[YOUR ASSIGNMENT] Down to the last line, retype the records below exactly and skip the pictures.

DATA UNDER STUDY Start Marker

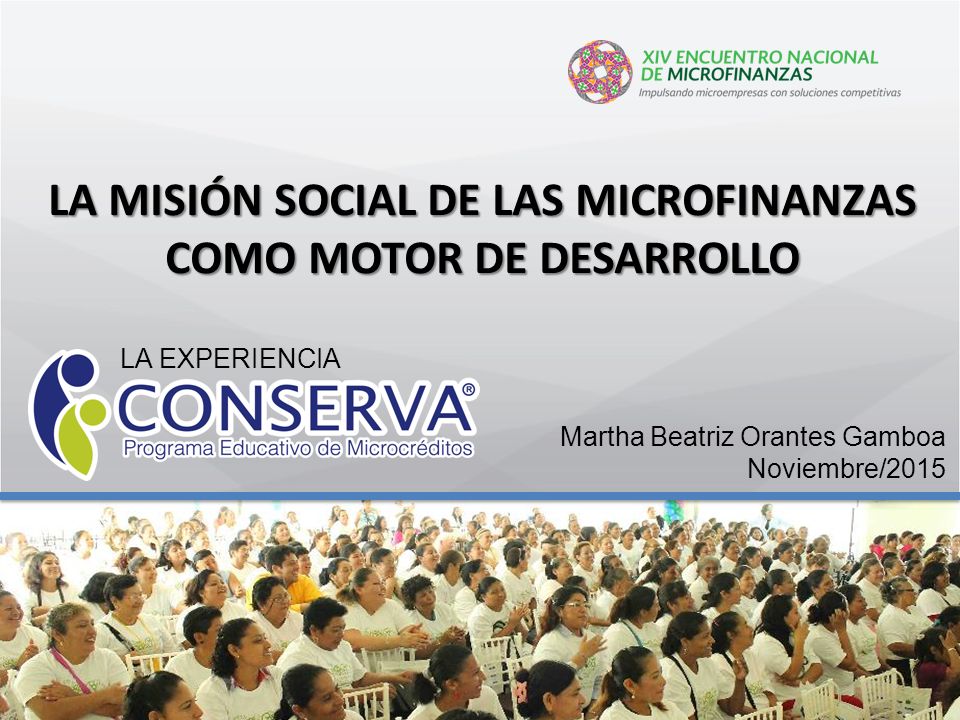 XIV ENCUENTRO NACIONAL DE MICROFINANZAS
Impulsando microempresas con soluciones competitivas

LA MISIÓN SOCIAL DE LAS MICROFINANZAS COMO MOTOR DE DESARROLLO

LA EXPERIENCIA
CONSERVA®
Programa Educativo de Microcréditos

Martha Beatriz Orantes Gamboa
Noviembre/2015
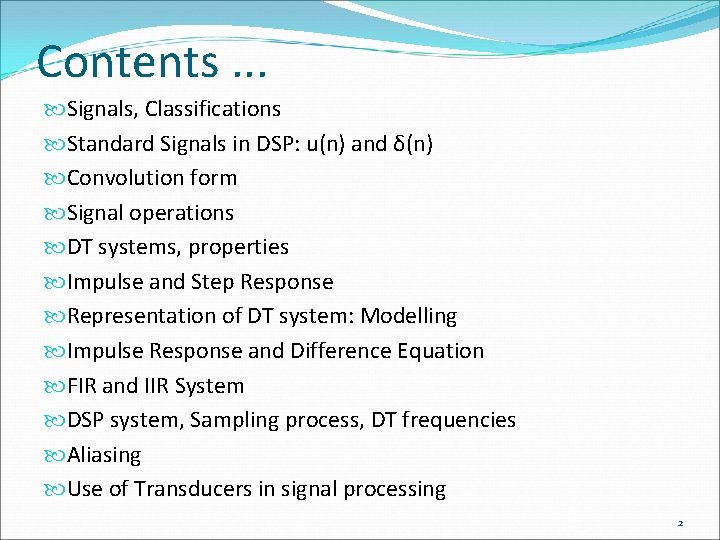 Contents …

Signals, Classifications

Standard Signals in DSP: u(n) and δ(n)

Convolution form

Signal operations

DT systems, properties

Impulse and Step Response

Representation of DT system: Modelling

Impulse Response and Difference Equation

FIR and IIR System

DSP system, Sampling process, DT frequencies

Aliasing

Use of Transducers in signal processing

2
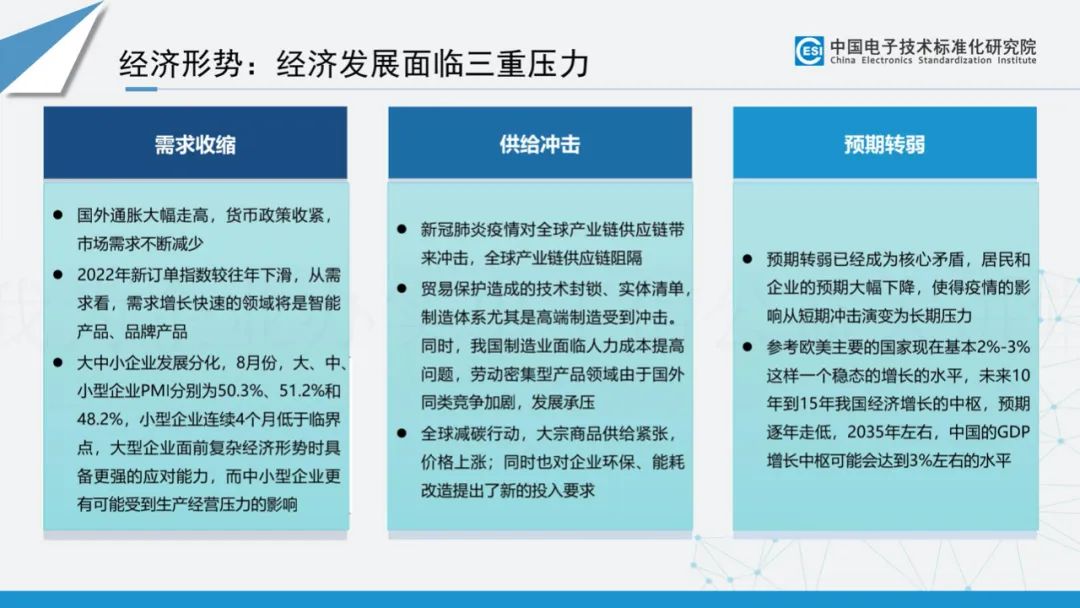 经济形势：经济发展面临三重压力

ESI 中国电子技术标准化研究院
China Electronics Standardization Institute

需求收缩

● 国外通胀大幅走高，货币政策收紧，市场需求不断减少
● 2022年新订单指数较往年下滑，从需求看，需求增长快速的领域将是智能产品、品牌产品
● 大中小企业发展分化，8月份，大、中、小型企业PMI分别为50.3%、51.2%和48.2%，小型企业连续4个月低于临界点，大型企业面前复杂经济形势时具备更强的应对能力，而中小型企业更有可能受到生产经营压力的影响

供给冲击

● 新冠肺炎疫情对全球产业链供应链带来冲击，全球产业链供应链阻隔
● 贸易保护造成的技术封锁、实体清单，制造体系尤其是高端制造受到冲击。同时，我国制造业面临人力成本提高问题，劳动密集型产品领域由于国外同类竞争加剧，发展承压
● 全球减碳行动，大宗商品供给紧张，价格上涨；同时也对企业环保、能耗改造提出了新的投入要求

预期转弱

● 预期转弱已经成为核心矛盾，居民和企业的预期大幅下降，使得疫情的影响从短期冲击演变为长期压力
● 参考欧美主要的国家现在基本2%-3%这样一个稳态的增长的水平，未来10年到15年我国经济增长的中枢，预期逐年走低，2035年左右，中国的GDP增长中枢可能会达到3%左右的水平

DATA UNDER STUDY End Marker

[EXPECTED ANSWER]
 XIV ENCUENTRO NACIONAL DE MICROFINANZAS
Impulsando microempresas con soluciones competitivas

LA MISIÓN SOCIAL DE LAS MICROFINANZAS COMO MOTOR DE DESARROLLO

LA EXPERIENCIA
CONSERVA®
Programa Educativo de Microcréditos

Martha Beatriz Orantes Gamboa
Noviembre/2015
 Contents …

Signals, Classifications

Standard Signals in DSP: u(n) and δ(n)

Convolution form

Signal operations

DT systems, properties

Impulse and Step Response

Representation of DT system: Modelling

Impulse Response and Difference Equation

FIR and IIR System

DSP system, Sampling process, DT frequencies

Aliasing

Use of Transducers in signal processing

2
 经济形势：经济发展面临三重压力

ESI 中国电子技术标准化研究院
China Electronics Standardization Institute

需求收缩

● 国外通胀大幅走高，货币政策收紧，市场需求不断减少
● 2022年新订单指数较往年下滑，从需求看，需求增长快速的领域将是智能产品、品牌产品
● 大中小企业发展分化，8月份，大、中、小型企业PMI分别为50.3%、51.2%和48.2%，小型企业连续4个月低于临界点，大型企业面前复杂经济形势时具备更强的应对能力，而中小型企业更有可能受到生产经营压力的影响

供给冲击

● 新冠肺炎疫情对全球产业链供应链带来冲击，全球产业链供应链阻隔
● 贸易保护造成的技术封锁、实体清单，制造体系尤其是高端制造受到冲击。同时，我国制造业面临人力成本提高问题，劳动密集型产品领域由于国外同类竞争加剧，发展承压
● 全球减碳行动，大宗商品供给紧张，价格上涨；同时也对企业环保、能耗改造提出了新的投入要求

预期转弱

● 预期转弱已经成为核心矛盾，居民和企业的预期大幅下降，使得疫情的影响从短期冲击演变为长期压力
● 参考欧美主要的国家现在基本2%-3%这样一个稳态的增长的水平，未来10年到15年我国经济增长的中枢，预期逐年走低，2035年左右，中国的GDP增长中枢可能会达到3%左右的水平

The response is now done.